**Given passage**
- Opening Delimiter -

# Cvs who's the winner this year



## grnstripes (Oct 18, 2008)

Been doing the local cvs for a few years 
Merritt says they don't have the contract back 
Any idea who ended up with them this year


----------



## lilweeds (Aug 3, 2007)

Cvs hasn't made a decision yet, Merit still might get them. Ferrandino got the land contract, so we'll see. Merit was great last year.


----------



## Advantage (Nov 7, 2007)

I am also wanting to know this. We'd been working with Cherry Logistics on them.


----------



## Plow 4 U (Nov 19, 2012)

Cherry Logistics told me they would probably find out next week, I hope they keep them. Ferrandino can pound sand


----------



## Ramairfreak98ss (Aug 17, 2005)

Ferrandino lol.... don't plan on getting paid then.

I'd only consider them if Merit had them. Likely will be Ferrandino or USM... so not likely we'll do any in the foreseeable future.


----------



## Sawboy (Dec 18, 2005)

No one plowing CVS wins. Only the National wins.


----------



## condo plow (Nov 6, 2012)

No thanks whom ever wins this contract good luck....have a pry bar ready for when you wanna get paid


----------



## Flawless440 (Dec 6, 2010)

Leave it to the rookies... Can't believe guys are still chasing this crap..


----------



## lilweeds (Aug 3, 2007)

Cvs through Merit was top notch last year. Pay rate was great and 15-30 day turnaround.


----------



## Sawboy (Dec 18, 2005)

Next June the forum will be loaded with "I got stiffed by Nationals". Lol


----------



## mike33 (Feb 15, 2006)

I worked for Merit for 3 years doing Rite Aids was previous Lipinski. Had to give them a little push once in a while but got paid and was paid in right order. This year I had a major issue with them. I told them in Jan. snow needed to be pushed back with loader in one lot and hauled from another. Never got clearance I gave them a price as they requested and told them they was going to have aplowed in parking lot unless something was done. 2 storms after I told this they gave me clearance to do so but from the price I gave 2 snows earlier. I did the service 2-18-14 and just got paid 2 weeks ago. They stop answering my emails, phone calls, and wouldn't return my calls. Finally I threaten hard and got to speak to someone. They said the problem was they couldn't get it entered in to system to pay me. I told them do the old school way of just writing me a check and I would be happy. They lost rite aids so they probably figured what the heck they would pay this guy. I got paid though only because I didn't give up.

- Closing Delimiter -

**Saved data records**
- Opening Delimiter -

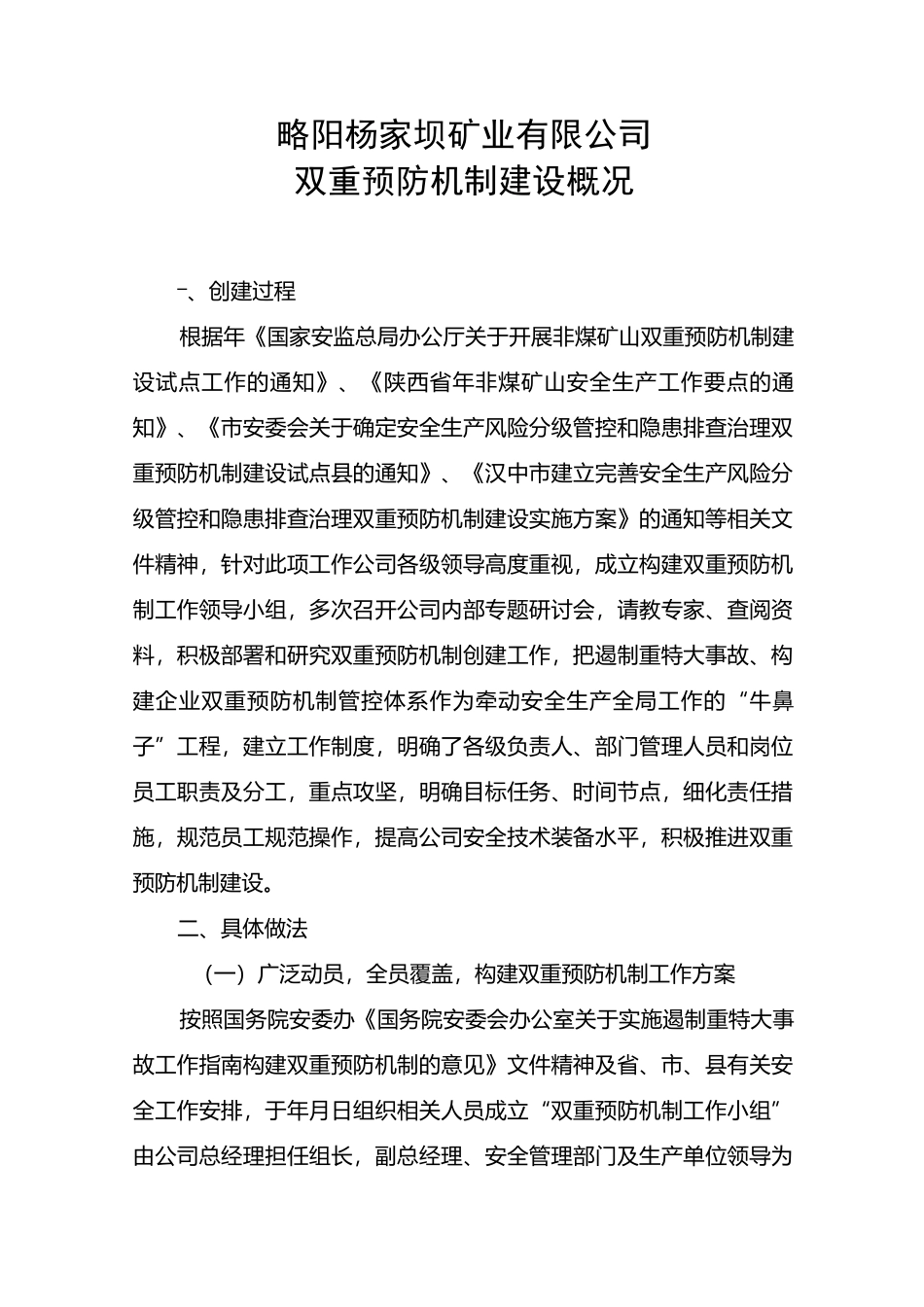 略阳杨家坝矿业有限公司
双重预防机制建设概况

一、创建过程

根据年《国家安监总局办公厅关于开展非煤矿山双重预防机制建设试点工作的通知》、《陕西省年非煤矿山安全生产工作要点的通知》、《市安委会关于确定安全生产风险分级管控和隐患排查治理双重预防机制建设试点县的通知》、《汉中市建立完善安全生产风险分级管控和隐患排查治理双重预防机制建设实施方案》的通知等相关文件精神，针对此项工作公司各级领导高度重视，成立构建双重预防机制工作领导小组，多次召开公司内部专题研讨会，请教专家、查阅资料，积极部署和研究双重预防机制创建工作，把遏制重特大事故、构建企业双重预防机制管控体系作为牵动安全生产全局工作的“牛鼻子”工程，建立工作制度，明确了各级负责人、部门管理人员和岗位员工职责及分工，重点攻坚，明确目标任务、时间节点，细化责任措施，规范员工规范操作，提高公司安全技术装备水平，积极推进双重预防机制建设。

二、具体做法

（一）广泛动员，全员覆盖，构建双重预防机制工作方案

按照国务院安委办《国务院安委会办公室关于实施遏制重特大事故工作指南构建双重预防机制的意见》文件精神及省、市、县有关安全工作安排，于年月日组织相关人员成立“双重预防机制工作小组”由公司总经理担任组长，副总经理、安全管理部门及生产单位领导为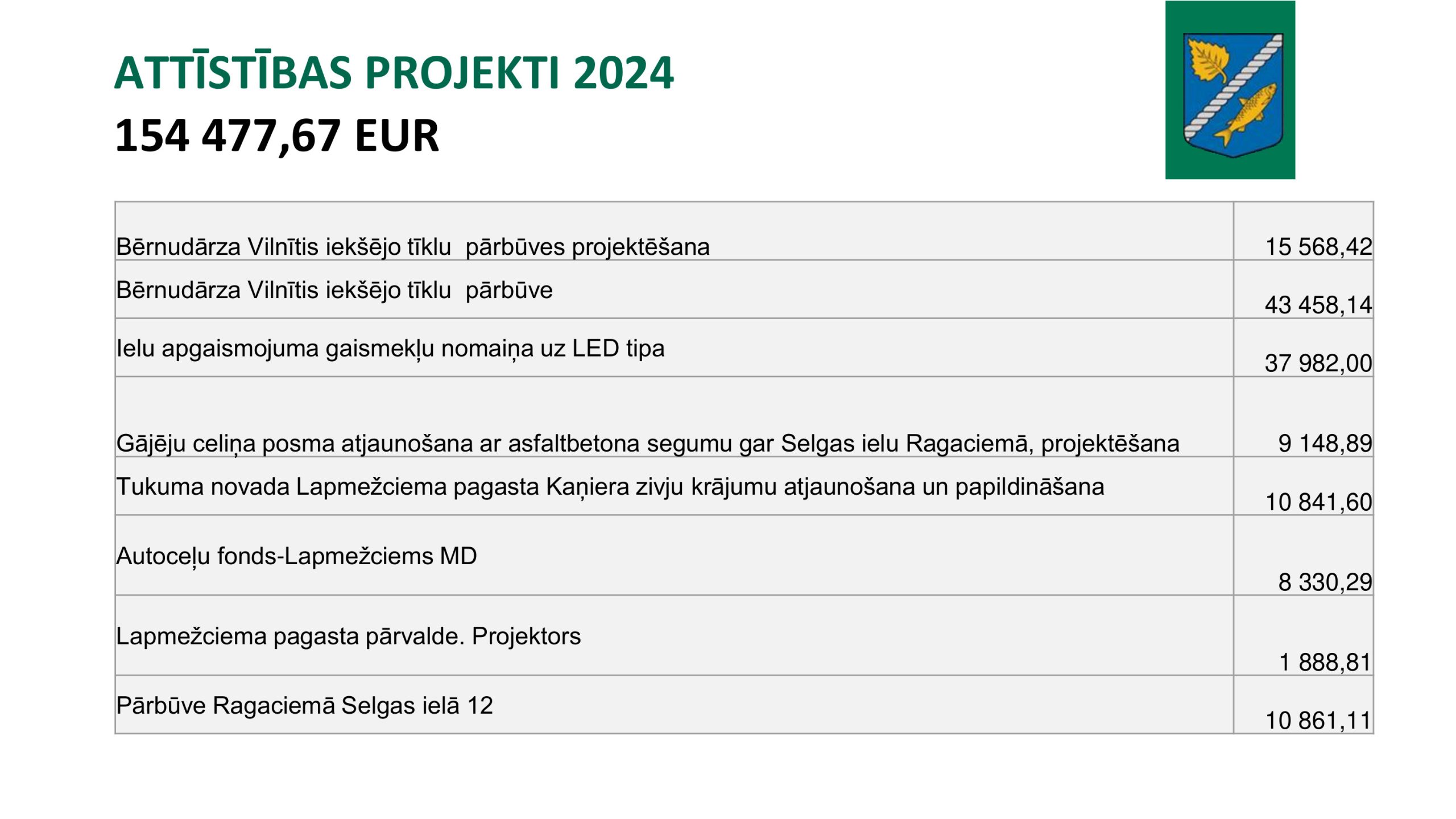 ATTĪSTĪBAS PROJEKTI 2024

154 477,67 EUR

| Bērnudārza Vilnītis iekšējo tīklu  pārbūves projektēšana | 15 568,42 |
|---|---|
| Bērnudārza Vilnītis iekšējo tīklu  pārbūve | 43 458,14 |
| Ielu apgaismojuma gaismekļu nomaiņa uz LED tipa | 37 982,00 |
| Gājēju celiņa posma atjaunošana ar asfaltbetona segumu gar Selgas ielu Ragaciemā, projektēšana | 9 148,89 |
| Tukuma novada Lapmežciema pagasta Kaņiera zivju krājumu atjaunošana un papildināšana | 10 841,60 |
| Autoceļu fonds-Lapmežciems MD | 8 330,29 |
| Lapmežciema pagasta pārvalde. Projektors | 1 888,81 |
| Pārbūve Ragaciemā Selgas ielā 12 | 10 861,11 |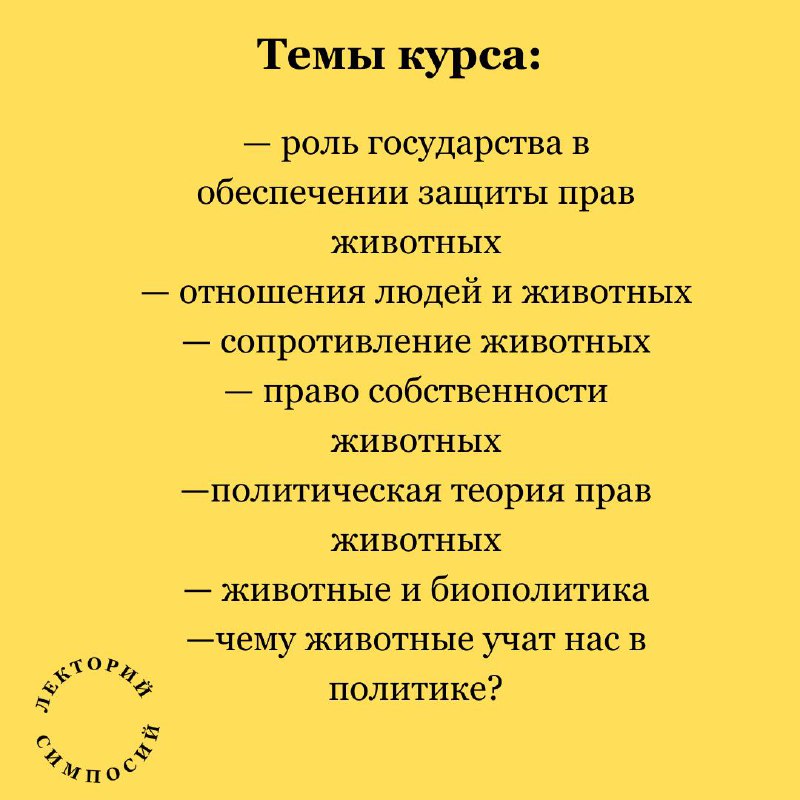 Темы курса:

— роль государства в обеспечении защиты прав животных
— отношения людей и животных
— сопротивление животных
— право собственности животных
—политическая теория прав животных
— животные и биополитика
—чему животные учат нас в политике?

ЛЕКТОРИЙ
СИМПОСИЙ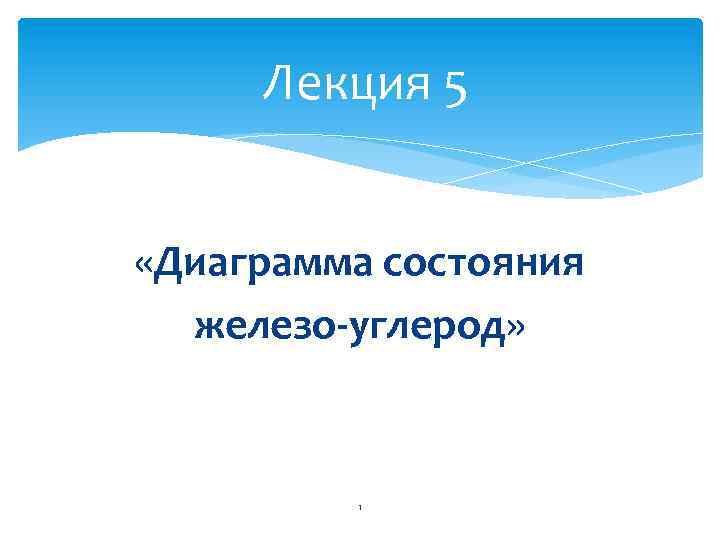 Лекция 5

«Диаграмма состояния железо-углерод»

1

- Closing Delimiter -

**Requirement**
Please copy the forum thread between "No thanks whom" and "chasing this crap..", inclusive, substituting "crowbar" for "pry bar".

**Answer to the exercise**
No thanks whom ever wins this contract good luck....have a crowbar ready for when you wanna get paid


----------



## Flawless440 (Dec 6, 2010)

Leave it to the rookies... Can't believe guys are still chasing this crap..